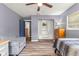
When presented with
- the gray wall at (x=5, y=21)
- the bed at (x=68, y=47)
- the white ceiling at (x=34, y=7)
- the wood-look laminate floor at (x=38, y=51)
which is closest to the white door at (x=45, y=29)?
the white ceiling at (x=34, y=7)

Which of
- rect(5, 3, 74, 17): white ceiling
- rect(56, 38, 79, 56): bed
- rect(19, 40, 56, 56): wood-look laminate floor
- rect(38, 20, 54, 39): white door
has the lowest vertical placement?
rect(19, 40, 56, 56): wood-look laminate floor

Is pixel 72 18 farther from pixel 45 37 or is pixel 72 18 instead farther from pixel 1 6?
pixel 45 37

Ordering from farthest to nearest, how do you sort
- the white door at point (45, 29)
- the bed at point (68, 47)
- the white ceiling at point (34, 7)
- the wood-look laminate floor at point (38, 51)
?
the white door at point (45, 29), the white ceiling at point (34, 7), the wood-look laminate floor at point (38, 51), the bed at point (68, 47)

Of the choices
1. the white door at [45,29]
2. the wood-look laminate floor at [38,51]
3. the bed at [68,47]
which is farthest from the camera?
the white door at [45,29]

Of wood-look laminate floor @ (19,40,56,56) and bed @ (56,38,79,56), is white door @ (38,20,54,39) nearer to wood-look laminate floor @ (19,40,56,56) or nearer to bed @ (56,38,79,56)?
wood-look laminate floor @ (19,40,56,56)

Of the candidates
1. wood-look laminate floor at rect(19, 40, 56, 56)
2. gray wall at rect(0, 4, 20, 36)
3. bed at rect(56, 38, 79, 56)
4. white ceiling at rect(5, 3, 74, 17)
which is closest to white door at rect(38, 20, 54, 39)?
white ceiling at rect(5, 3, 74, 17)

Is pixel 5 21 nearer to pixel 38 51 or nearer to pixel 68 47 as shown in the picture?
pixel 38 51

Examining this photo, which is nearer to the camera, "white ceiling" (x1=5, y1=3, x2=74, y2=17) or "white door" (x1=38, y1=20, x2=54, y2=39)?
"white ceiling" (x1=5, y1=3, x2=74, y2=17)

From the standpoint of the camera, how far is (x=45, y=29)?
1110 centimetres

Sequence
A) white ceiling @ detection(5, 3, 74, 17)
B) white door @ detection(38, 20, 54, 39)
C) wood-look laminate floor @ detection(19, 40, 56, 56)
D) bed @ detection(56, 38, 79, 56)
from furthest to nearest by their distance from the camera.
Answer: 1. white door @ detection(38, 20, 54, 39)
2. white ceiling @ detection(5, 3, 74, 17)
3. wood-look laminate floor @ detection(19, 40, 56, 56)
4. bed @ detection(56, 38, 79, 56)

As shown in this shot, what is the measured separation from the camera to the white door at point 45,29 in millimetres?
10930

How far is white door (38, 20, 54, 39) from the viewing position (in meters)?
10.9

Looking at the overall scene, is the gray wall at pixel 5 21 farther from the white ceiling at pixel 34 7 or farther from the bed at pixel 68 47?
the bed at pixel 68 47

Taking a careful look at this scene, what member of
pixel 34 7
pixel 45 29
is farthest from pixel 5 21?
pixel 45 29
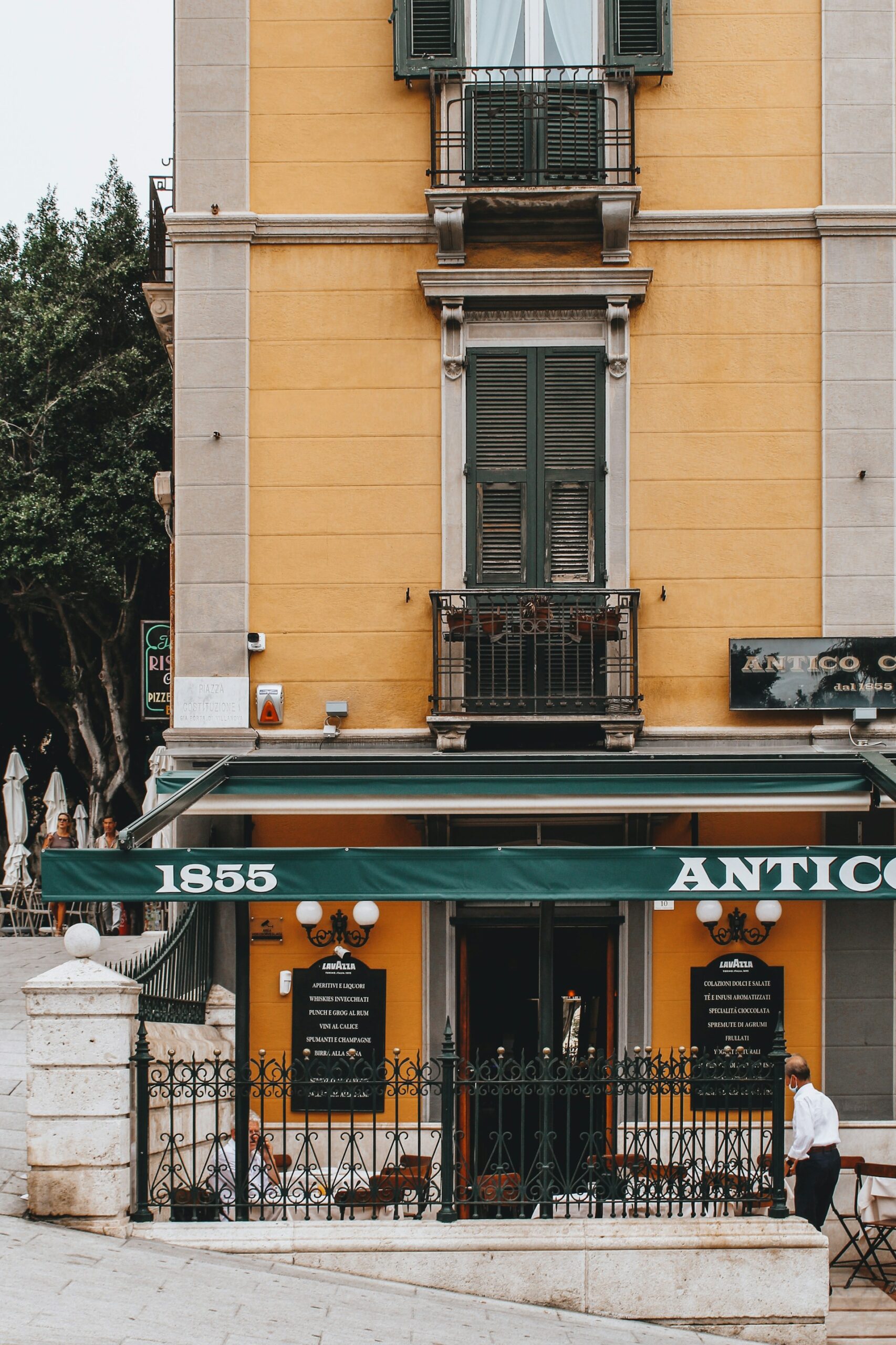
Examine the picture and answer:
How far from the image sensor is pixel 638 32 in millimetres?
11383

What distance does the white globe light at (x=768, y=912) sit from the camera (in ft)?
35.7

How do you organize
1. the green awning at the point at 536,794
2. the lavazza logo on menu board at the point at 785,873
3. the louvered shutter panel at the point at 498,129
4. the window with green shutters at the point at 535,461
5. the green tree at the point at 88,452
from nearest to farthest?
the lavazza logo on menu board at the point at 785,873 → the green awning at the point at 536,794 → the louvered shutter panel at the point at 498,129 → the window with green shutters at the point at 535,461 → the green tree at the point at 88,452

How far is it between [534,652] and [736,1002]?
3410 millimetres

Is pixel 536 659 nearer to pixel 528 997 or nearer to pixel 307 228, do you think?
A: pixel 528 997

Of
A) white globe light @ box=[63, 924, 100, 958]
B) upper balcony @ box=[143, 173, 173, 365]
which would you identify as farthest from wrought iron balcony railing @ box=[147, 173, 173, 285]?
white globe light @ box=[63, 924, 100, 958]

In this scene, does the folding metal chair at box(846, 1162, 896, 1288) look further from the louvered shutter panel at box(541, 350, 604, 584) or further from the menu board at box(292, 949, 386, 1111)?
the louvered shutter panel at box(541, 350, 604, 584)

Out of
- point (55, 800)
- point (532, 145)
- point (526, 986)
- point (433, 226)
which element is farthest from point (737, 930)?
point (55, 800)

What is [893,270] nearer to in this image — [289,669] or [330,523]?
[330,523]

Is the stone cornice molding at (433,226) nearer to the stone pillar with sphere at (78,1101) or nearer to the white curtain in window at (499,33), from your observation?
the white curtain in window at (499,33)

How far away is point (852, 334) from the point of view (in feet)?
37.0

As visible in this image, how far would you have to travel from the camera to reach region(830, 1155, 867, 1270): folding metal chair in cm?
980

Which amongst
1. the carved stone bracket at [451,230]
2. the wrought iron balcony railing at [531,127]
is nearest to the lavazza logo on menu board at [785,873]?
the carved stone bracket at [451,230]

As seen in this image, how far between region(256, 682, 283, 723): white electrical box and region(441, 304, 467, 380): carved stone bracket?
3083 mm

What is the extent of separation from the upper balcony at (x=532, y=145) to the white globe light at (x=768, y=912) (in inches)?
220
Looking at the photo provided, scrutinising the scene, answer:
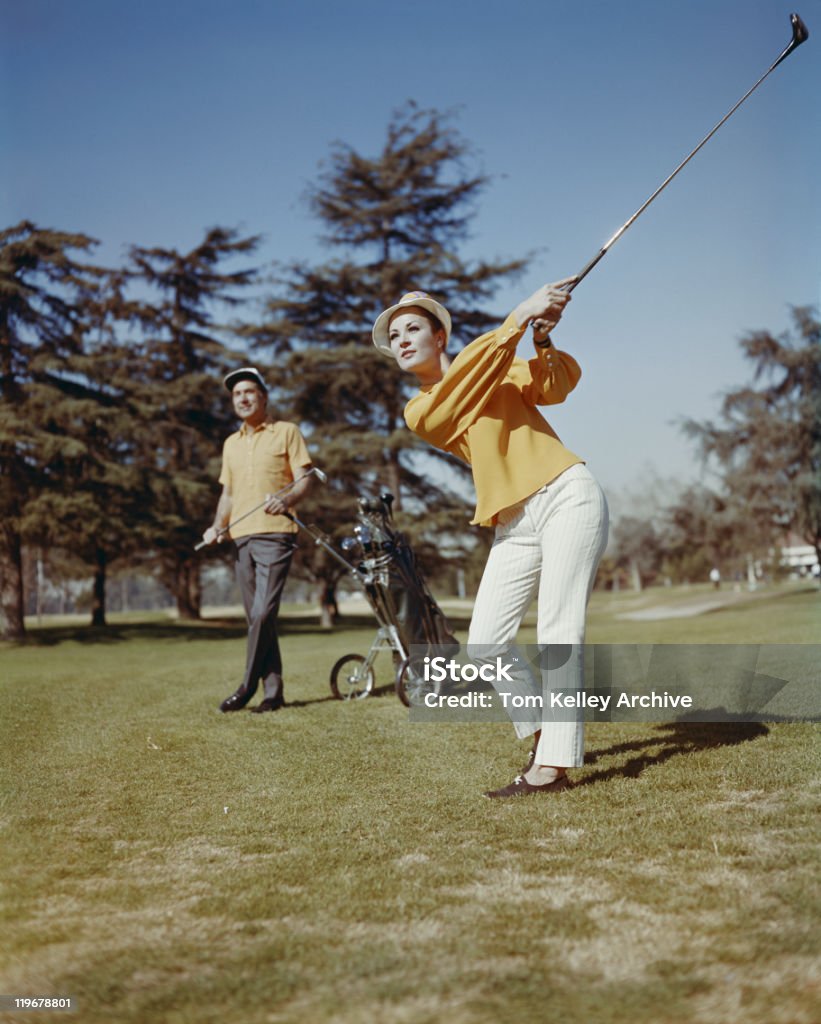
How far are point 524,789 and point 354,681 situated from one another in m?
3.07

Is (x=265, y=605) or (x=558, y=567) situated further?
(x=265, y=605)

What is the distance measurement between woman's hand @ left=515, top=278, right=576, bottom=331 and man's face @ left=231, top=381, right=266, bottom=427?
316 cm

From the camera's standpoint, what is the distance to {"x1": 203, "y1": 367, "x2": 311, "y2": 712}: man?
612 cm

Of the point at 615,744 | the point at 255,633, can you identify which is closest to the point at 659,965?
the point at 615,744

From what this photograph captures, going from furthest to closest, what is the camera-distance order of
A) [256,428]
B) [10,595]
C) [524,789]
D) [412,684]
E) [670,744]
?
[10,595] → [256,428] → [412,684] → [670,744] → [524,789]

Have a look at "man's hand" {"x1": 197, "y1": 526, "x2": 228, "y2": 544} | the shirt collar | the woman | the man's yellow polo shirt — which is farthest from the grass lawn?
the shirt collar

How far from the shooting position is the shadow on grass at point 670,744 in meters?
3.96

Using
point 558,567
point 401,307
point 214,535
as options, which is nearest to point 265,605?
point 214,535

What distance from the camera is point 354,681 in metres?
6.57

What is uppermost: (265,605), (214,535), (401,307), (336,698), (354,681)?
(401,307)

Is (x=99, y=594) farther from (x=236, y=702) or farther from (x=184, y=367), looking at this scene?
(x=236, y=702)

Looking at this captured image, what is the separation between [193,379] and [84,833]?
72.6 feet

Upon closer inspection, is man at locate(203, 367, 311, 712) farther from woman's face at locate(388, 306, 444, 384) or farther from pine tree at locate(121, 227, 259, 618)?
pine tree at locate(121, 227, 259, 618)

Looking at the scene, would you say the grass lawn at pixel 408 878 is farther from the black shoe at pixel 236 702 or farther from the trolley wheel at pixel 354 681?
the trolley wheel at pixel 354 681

**Objective**
Reproduce all of the material exactly, apart from the pictures.

**Written reply**
When presented with
- the gray wall at (x=5, y=21)
- the bed at (x=68, y=47)
- the white ceiling at (x=34, y=7)
- the wood-look laminate floor at (x=38, y=51)
which is closest to the white door at (x=45, y=29)?
the white ceiling at (x=34, y=7)

Which of
- rect(5, 3, 74, 17): white ceiling
- rect(56, 38, 79, 56): bed
- rect(19, 40, 56, 56): wood-look laminate floor
- rect(38, 20, 54, 39): white door
has the lowest vertical placement?
rect(19, 40, 56, 56): wood-look laminate floor

Is pixel 72 18 farther from pixel 45 37 or is pixel 72 18 instead farther from pixel 1 6?
pixel 45 37

Ordering from farthest to nearest, how do you sort
- the white door at point (45, 29)
- the bed at point (68, 47)
- the white ceiling at point (34, 7)
- the wood-look laminate floor at point (38, 51)
?
the white door at point (45, 29), the white ceiling at point (34, 7), the wood-look laminate floor at point (38, 51), the bed at point (68, 47)

Of the choices
1. the white door at [45,29]
2. the wood-look laminate floor at [38,51]
3. the bed at [68,47]
which is farthest from the camera?
the white door at [45,29]

Of wood-look laminate floor @ (19,40,56,56) and bed @ (56,38,79,56), is white door @ (38,20,54,39) nearer to wood-look laminate floor @ (19,40,56,56) or nearer to bed @ (56,38,79,56)?
wood-look laminate floor @ (19,40,56,56)

Of the candidates
1. wood-look laminate floor at rect(19, 40, 56, 56)
2. gray wall at rect(0, 4, 20, 36)
3. bed at rect(56, 38, 79, 56)
4. white ceiling at rect(5, 3, 74, 17)
which is closest to white door at rect(38, 20, 54, 39)?
white ceiling at rect(5, 3, 74, 17)

Is pixel 5 21 nearer to pixel 38 51 or nearer to pixel 68 47 as shown in the picture?
pixel 38 51

Examining this photo, which is nearer to the camera, "white ceiling" (x1=5, y1=3, x2=74, y2=17) or "white door" (x1=38, y1=20, x2=54, y2=39)?
"white ceiling" (x1=5, y1=3, x2=74, y2=17)

From the standpoint of the camera, how far is (x=45, y=29)?
1110 centimetres

Sequence
A) white ceiling @ detection(5, 3, 74, 17)
B) white door @ detection(38, 20, 54, 39)
C) wood-look laminate floor @ detection(19, 40, 56, 56)
D) bed @ detection(56, 38, 79, 56)
from furthest to nearest by their distance from the camera.
Answer: 1. white door @ detection(38, 20, 54, 39)
2. white ceiling @ detection(5, 3, 74, 17)
3. wood-look laminate floor @ detection(19, 40, 56, 56)
4. bed @ detection(56, 38, 79, 56)

As shown in this shot, what is the measured separation from the camera to the white door at point 45,29 in millimetres?
10930

How far is white door (38, 20, 54, 39) from the viewing position (in meters)?
10.9

Looking at the overall scene, is the gray wall at pixel 5 21 farther from the white ceiling at pixel 34 7 or farther from the bed at pixel 68 47?
the bed at pixel 68 47

Taking a careful look at this scene, what member of
pixel 34 7
pixel 45 29
is farthest from pixel 5 21?
pixel 45 29
Examine the picture and answer:
How far from the image sensor is pixel 638 32 in millimetres?
11383

What distance does the white globe light at (x=768, y=912) sit from the camera (in ft)?
35.7

How do you organize
1. the green awning at the point at 536,794
2. the lavazza logo on menu board at the point at 785,873
3. the louvered shutter panel at the point at 498,129
4. the window with green shutters at the point at 535,461
5. the green tree at the point at 88,452
from nearest to farthest?
the lavazza logo on menu board at the point at 785,873 → the green awning at the point at 536,794 → the louvered shutter panel at the point at 498,129 → the window with green shutters at the point at 535,461 → the green tree at the point at 88,452

How far is it between [534,652] and [736,1002]?
3410 millimetres

Is pixel 536 659 nearer to pixel 528 997 or nearer to pixel 307 228, do you think?
A: pixel 528 997

Of
A) white globe light @ box=[63, 924, 100, 958]
B) upper balcony @ box=[143, 173, 173, 365]
which would you identify as farthest from wrought iron balcony railing @ box=[147, 173, 173, 285]?
white globe light @ box=[63, 924, 100, 958]

In this scene, does the folding metal chair at box(846, 1162, 896, 1288) look further from the louvered shutter panel at box(541, 350, 604, 584) or further from the menu board at box(292, 949, 386, 1111)?
the louvered shutter panel at box(541, 350, 604, 584)

Out of
- point (55, 800)
- point (532, 145)
- point (526, 986)
- point (433, 226)
which element is farthest from point (737, 930)?
point (55, 800)

What is [893,270] nearer to in this image — [289,669] or [330,523]?
[330,523]

Is the stone cornice molding at (433,226) nearer to the stone pillar with sphere at (78,1101) or nearer to the white curtain in window at (499,33), from your observation?
the white curtain in window at (499,33)

How far away is point (852, 334) from the point of view (in feet)?
37.0

As visible in this image, how far would you have to travel from the camera to reach region(830, 1155, 867, 1270): folding metal chair in cm?
980

Which amongst
1. the carved stone bracket at [451,230]
2. the wrought iron balcony railing at [531,127]
is nearest to the lavazza logo on menu board at [785,873]?
the carved stone bracket at [451,230]

As seen in this image, how far between region(256, 682, 283, 723): white electrical box and region(441, 304, 467, 380): carved stone bracket?
3083 mm

What is the extent of separation from the upper balcony at (x=532, y=145) to the white globe light at (x=768, y=912) (in inches)?
220
Looking at the photo provided, scrutinising the scene, answer:
How far are point 524,789 and point 354,681 situated from one another in m?
3.07

Is (x=265, y=605) or (x=558, y=567) situated further?
(x=265, y=605)

What is the distance measurement between woman's hand @ left=515, top=278, right=576, bottom=331 and man's face @ left=231, top=381, right=266, bottom=427?
316 cm

From the camera's standpoint, what is the distance to {"x1": 203, "y1": 367, "x2": 311, "y2": 712}: man?
612 cm

Of the point at 615,744 | the point at 255,633, can you identify which is closest to the point at 659,965?
the point at 615,744

From what this photograph captures, going from furthest to closest, what is the camera-distance order of
A) [256,428]
B) [10,595]
C) [524,789]
D) [412,684]
E) [670,744]
?
[10,595] → [256,428] → [412,684] → [670,744] → [524,789]

Have a look at "man's hand" {"x1": 197, "y1": 526, "x2": 228, "y2": 544} | the shirt collar | the woman | the man's yellow polo shirt — which is farthest from the grass lawn?
the shirt collar

How far from the shooting position is the shadow on grass at point 670,744 in meters?
3.96

Using
point 558,567
point 401,307
point 214,535
as options, which is nearest to point 265,605?
point 214,535

What distance from the camera is point 354,681 in metres?
6.57

What is uppermost: (265,605), (214,535), (401,307), (336,698), (354,681)?
(401,307)

Is (x=99, y=594) farther from (x=236, y=702) or farther from (x=184, y=367), looking at this scene?
(x=236, y=702)

Looking at this captured image, what is the separation between [193,379] and [84,833]?
72.6 feet

Upon closer inspection, is man at locate(203, 367, 311, 712) farther from woman's face at locate(388, 306, 444, 384) or farther from pine tree at locate(121, 227, 259, 618)?
pine tree at locate(121, 227, 259, 618)

Looking at the scene, would you say the grass lawn at pixel 408 878 is farther from the black shoe at pixel 236 702 or farther from the trolley wheel at pixel 354 681?
the trolley wheel at pixel 354 681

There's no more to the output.